**SOURCE DATA:**
======

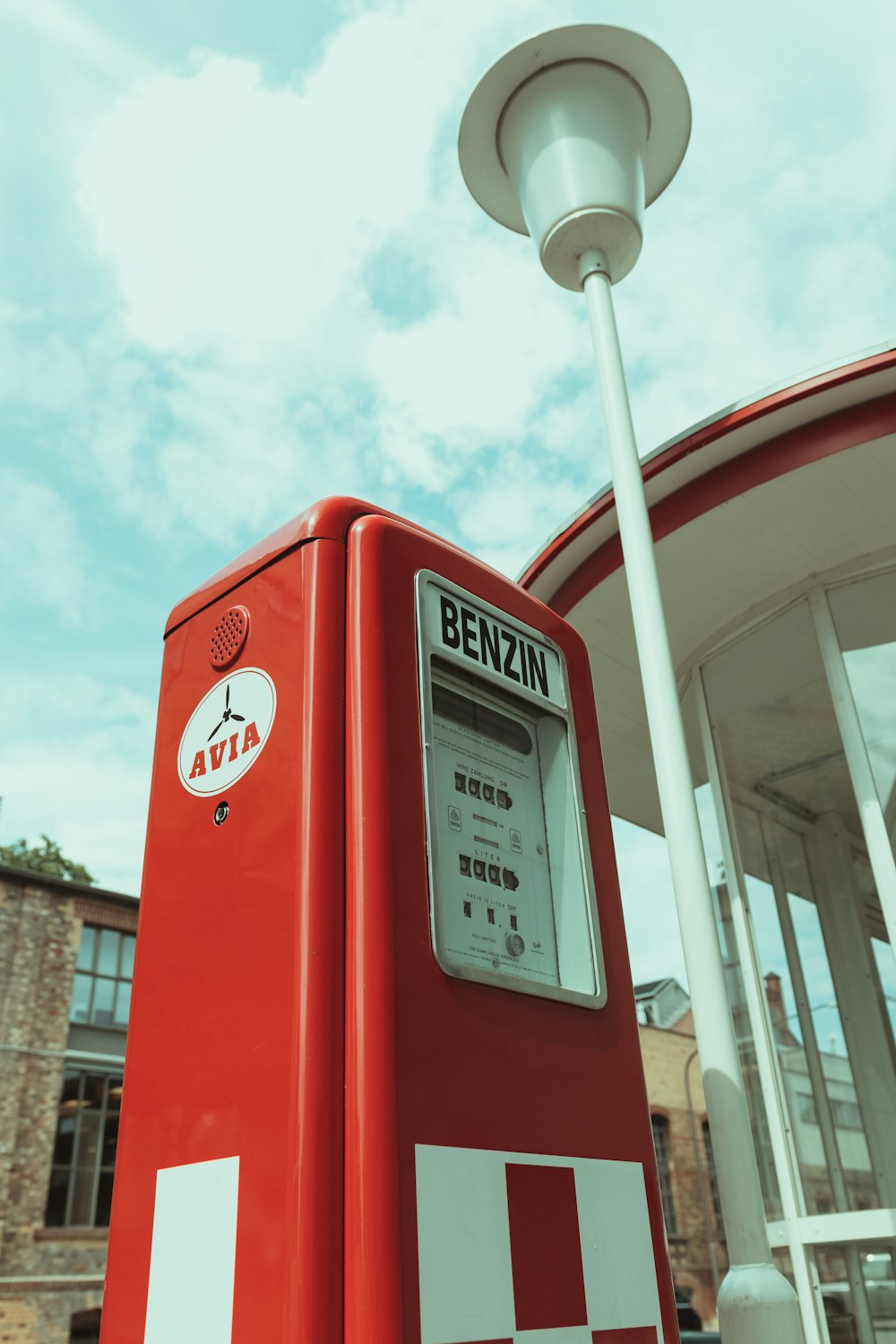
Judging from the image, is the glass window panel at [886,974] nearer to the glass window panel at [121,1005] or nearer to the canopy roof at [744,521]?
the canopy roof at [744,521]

======

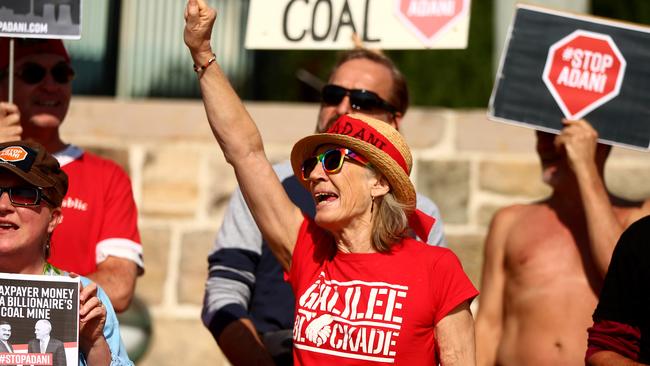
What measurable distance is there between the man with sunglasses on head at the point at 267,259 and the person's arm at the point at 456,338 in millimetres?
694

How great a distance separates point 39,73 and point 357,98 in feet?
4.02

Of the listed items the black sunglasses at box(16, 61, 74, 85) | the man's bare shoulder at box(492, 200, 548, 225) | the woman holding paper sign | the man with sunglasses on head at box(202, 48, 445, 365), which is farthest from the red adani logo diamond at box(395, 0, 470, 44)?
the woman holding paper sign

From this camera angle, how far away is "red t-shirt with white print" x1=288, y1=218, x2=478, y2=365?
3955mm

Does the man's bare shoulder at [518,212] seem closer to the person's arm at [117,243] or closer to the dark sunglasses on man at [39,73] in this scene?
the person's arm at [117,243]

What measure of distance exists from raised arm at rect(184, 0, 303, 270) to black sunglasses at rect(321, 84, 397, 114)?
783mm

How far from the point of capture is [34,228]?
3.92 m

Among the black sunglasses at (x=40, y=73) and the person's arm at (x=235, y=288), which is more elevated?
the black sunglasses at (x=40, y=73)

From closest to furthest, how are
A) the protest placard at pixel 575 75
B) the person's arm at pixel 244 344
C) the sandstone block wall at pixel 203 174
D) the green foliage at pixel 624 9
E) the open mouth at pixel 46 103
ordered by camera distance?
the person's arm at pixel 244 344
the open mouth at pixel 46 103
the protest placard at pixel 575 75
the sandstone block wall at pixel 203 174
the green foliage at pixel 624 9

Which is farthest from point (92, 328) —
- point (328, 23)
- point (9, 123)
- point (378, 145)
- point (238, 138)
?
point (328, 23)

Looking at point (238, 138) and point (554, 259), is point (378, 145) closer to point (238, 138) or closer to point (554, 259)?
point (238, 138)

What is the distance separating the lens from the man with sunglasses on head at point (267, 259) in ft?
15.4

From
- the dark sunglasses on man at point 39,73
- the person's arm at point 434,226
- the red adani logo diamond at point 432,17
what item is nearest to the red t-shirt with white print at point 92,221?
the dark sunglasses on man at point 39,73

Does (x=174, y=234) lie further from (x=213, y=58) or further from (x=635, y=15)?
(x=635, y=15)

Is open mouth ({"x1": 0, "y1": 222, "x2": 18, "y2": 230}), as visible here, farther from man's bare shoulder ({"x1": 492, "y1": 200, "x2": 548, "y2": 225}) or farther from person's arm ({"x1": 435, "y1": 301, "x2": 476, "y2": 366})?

======

**THE PROBLEM:** Count the lines in the listing above that contain the word "wall", and reply with only that number.

**RESULT BELOW:** 2